**EXERCISE PROMPT**
Your output must be the lines below from the line containing "Armor s+u gr.51" to the line containing "MAPEI Australia", both lines included, reproduced exactly and without pictures.

**PROVIDED DATA**

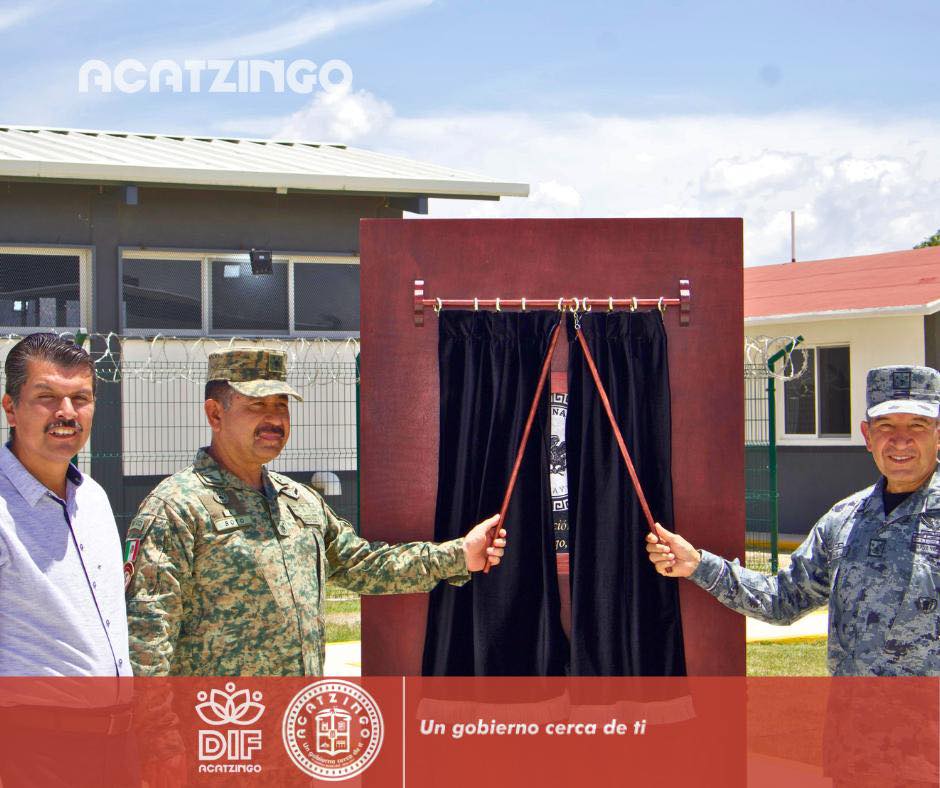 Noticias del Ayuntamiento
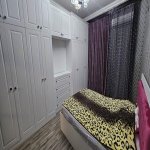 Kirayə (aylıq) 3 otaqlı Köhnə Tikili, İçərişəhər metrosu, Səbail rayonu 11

--

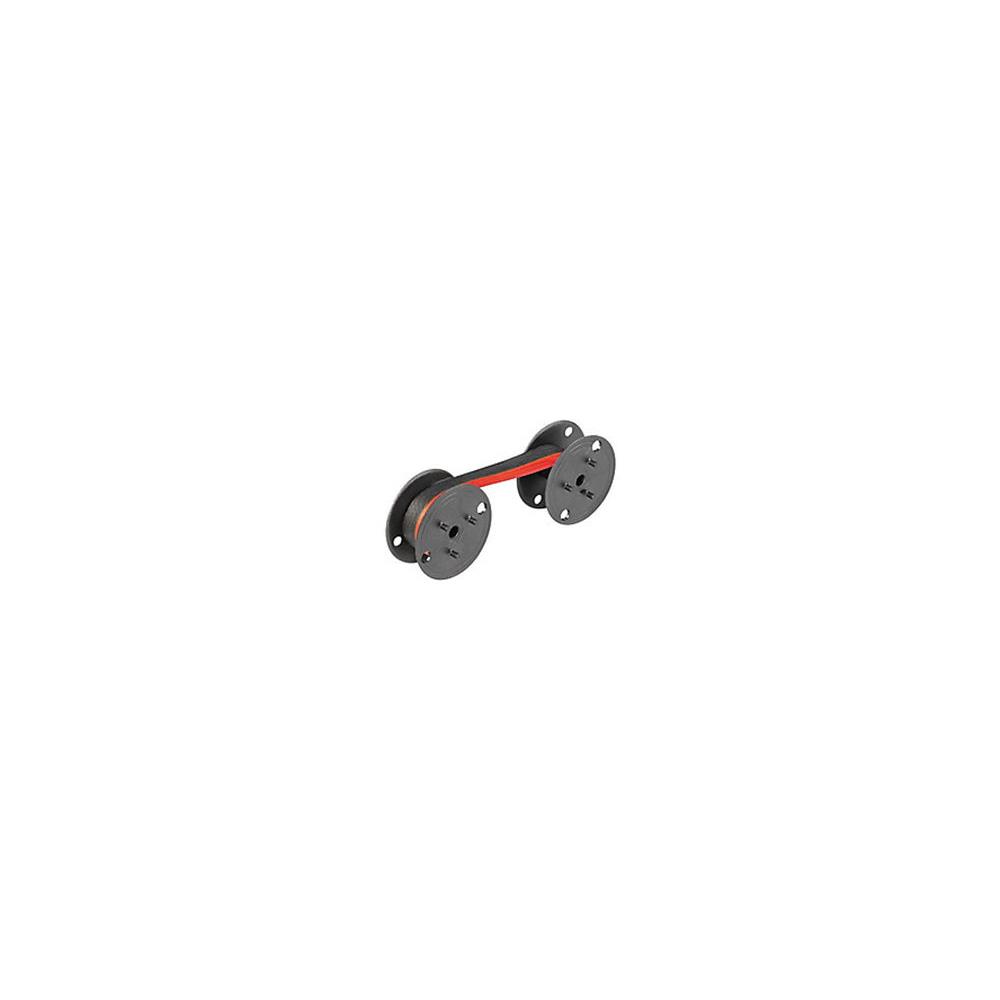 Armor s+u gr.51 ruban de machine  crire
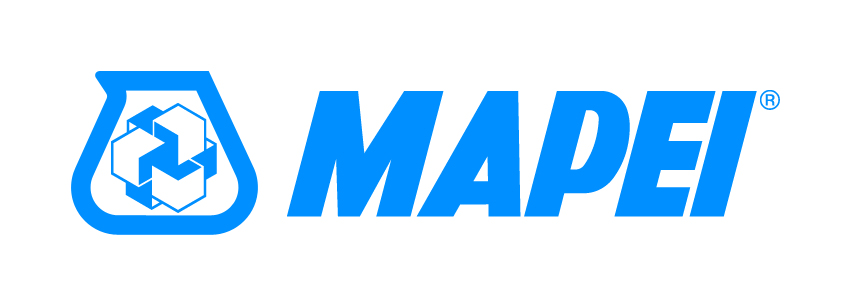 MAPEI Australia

**EXERCISE ANSWER**
 Armor s+u gr.51 ruban de machine  crire
 MAPEI Australia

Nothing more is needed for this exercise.